Recommendations vary.
Some women are told to rest several times a day. Others are told to
stay in bed. Some providers advise women to identify activities that
appear to increase contractions and to avoid those activities.
Restricted activity
affects the woman physically. The woman may lose muscle tone and become
short of breath. After delivery, she will need to regain muscle strength.
Extended periods of time in bed also increase the risk of blood clots.
In some cases, the health care provider may recommend that the woman
not have sex. While a woman is on bedrest, it's best for her not to
stay completely still.
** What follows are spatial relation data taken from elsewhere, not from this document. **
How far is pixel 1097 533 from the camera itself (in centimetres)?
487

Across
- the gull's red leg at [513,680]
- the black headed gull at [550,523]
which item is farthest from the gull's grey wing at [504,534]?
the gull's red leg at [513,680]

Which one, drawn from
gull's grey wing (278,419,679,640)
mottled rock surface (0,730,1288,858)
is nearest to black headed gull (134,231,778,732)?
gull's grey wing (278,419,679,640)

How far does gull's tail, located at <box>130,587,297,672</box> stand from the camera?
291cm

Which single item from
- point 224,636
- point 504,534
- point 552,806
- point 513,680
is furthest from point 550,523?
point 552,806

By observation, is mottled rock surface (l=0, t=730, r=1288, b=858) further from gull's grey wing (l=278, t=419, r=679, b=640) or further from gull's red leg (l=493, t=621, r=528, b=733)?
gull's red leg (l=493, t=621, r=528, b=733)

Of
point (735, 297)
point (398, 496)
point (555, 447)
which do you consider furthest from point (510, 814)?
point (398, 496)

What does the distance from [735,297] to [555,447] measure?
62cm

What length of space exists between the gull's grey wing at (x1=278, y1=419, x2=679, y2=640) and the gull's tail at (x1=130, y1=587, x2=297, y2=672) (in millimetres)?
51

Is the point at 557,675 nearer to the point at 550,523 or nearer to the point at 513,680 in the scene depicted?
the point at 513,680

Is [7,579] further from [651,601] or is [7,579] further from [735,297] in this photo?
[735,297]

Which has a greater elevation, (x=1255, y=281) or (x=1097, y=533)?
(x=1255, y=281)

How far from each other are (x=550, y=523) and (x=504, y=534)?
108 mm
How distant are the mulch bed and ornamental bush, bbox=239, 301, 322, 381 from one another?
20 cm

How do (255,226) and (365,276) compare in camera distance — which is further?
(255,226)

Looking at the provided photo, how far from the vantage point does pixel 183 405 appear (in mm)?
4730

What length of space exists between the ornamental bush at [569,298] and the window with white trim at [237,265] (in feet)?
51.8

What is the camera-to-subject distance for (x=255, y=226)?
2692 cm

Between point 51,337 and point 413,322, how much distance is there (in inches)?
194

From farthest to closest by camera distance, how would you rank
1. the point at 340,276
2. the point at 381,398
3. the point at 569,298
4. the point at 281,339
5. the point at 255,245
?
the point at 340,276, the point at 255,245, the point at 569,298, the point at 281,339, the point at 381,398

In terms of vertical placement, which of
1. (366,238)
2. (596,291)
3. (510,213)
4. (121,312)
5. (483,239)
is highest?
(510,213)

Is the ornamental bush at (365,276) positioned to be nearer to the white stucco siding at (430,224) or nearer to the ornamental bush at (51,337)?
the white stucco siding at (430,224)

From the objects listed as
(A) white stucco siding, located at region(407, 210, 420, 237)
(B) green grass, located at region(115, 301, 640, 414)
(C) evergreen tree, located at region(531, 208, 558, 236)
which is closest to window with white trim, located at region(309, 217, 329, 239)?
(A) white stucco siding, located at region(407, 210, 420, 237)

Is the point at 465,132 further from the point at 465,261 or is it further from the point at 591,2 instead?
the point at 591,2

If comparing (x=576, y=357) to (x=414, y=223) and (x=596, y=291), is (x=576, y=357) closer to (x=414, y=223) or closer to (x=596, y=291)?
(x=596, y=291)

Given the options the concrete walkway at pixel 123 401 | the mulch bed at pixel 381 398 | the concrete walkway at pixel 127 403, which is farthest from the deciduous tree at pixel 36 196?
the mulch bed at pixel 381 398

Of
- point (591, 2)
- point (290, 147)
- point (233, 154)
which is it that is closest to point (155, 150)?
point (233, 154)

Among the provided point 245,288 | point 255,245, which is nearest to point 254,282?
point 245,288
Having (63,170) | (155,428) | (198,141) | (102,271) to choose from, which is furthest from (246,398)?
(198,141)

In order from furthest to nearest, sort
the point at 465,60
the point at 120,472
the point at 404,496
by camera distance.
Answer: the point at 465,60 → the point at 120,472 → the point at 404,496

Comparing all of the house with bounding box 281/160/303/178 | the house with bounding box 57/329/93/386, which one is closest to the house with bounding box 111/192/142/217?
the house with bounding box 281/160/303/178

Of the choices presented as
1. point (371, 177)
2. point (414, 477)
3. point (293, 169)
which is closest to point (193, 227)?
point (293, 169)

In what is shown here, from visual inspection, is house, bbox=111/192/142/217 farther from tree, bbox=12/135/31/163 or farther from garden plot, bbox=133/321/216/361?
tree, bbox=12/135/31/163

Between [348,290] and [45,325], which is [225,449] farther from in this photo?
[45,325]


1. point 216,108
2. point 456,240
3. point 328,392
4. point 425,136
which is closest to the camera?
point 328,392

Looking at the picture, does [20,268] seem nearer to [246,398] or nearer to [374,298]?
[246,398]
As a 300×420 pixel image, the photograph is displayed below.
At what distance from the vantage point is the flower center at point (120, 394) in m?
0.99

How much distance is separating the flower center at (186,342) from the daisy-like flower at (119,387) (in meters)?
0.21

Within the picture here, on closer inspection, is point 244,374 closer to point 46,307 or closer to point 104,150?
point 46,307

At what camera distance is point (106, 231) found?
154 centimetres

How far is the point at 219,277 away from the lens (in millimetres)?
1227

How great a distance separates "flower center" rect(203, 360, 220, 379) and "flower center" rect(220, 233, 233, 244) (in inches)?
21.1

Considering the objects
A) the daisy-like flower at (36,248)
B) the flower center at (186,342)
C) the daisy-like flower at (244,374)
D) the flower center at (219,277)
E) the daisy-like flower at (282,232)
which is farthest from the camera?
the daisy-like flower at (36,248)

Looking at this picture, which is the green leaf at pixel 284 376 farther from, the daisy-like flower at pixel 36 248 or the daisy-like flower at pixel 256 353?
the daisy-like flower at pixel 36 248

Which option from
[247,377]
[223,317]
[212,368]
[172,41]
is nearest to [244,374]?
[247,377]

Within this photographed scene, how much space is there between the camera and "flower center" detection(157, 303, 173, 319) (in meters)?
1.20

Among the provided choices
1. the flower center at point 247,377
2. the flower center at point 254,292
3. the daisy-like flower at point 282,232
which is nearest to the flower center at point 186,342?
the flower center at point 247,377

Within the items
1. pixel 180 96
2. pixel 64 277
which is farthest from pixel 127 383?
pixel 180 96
With the guidance of her doctor, she can do
some stretching and other relaxed movements.
With their activities
restricted, some women feel bored, depressed or anxious; others feel
isolated. It's not unusual for a woman or her partner to feel frustrated,
angry or resentful. This is a time for the couple to support each other,
get outside help if they need it and try to find the humor in the situation.
A woman may feel
guilty during this time. Even if she did the best she could to have
a healthy pregnancy, the woman may wonder, "What did I do wrong?" Talking
to professional counselors, spiritual advisors or others who have been
in the same situation can be helpful during this trying time.
Some women are unable
to work when their activity is restricted, and the family may suffer
financially. Within the family, roles and responsibilities may change.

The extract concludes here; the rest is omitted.